Next week we will be packing the next batch of bourbon barrel aged maple syrup. The barrel being opened was hot packed on Dec. 21, 2017. That will be six months plus a week for the aging process.
While it got done late because of my health delays, the tubing has now been cleaned. It will be ready to go next season.
There is still loads of work to do before the 2019 season. Plans are to redesign the collection system at my leased woods. There I now have a vacuum tank (the full vacuum is put on the tank and that in turn pulls the sap to it) which is only safe to run a this vacuum tank at 20″ of vacuum, thus I use a control which holds it at 19″. If too much vacuum were put on the tank, the 1000 gal stainless tank could implode and render the tank useless and only good for scrap metal. The plan for next year is to add a piece of equipment called a releaser, releasers are good to full vacuum, or just under 30″. That releaser has 2 chambers, when one chamber fills up, the vacuum is switched to the second chamber and the first chamber dumps it’s sap into the storage tank. In order to do that I’ll need to fabricate a stand to hold the releaser a little above the top of the 1000 gal tank (it is almost 5’6″ in diameter) and put a collection tank under the releaser to catch the sap as it is dumped and then pipe it into the 1000 gal tank. By making those changes the pump I have will be able to give me 24-25″ of vacuum, and in time I could get a better pump and run at 27-28″ of vacuum. The main fact about vacuum on maple collection systems is that every inch of vacuum yields 5-7% more sap, without hurting the tree, and it is like compound interest, in that every added inch of vacuum gives that % above what is gotten at the 1″ less vacuum level. By going from 19″ to 24″ I could get from 27.6% more sap at the 5% rate and up to 40% more sap if I got the 7% /inch gain. My hope will be for 30% more, all off the same number of taps. Then additionally I plan to add up to 75 more taps, going from 675 up to about 750 at the lease. Around the sugarhouse I have 225 taps this year and plans are to add about 60-70 more there too. At those numbers both will be near or at maximum potential. Then the lease could support a better vacuum pump for another gain of 3-4″ more vacuum.
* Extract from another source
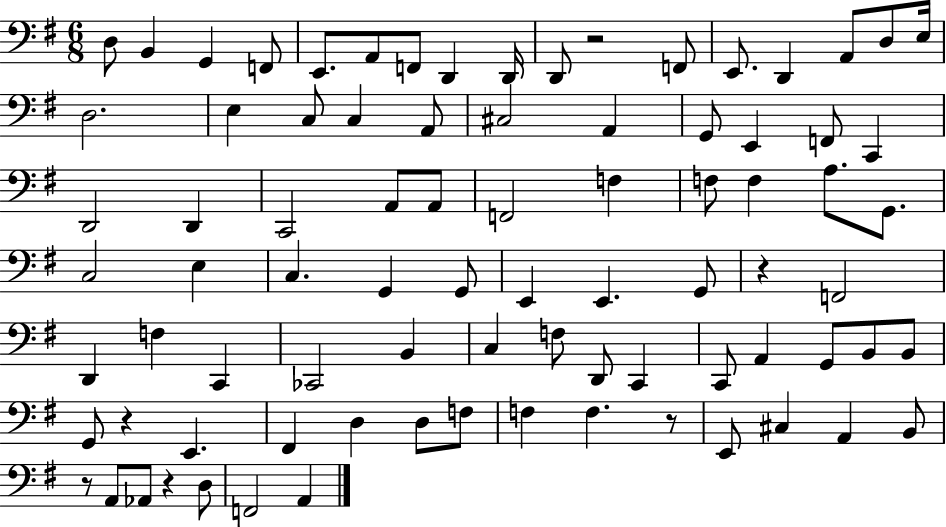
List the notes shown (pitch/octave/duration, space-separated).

D3/e B2/q G2/q F2/e E2/e. A2/e F2/e D2/q D2/s D2/e R/h F2/e E2/e. D2/q A2/e D3/e E3/s D3/h. E3/q C3/e C3/q A2/e C#3/h A2/q G2/e E2/q F2/e C2/q D2/h D2/q C2/h A2/e A2/e F2/h F3/q F3/e F3/q A3/e. G2/e. C3/h E3/q C3/q. G2/q G2/e E2/q E2/q. G2/e R/q F2/h D2/q F3/q C2/q CES2/h B2/q C3/q F3/e D2/e C2/q C2/e A2/q G2/e B2/e B2/e G2/e R/q E2/q. F#2/q D3/q D3/e F3/e F3/q F3/q. R/e E2/e C#3/q A2/q B2/e R/e A2/e Ab2/e R/q D3/e F2/h A2/q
While I a few years ago had 1320 taps, that was on 2 leases but no taps around the sugarhouse. I since decided to sell one lease and just max out one lease while also putting vacuum on at the sugarhouse. Back before I got the second lease back in 2011, I had tapped around the sugarhouse, but since I had no vacuum pump there the sap had to run smaller gravity tubing systems and drive the tractor around to 7 collection tanks, pump the sap into a tank I carried on the back of the tractor and then haul it to the sugarhouse and pump it into the sap tanks there. Now, using vacuum, the sap all flows directly to one of two sap tanks at the sugarhouse. The pump I now have at the sugarhouse gives me 24-25″ of vacuum and even it I were to get up to 300 taps there the gain for a better pump would not justify the cost of such a pump, not enough tap potential.
I also need to saw some logs into lumber to build a loft in the shop. A few other things to build too, will discuss them later.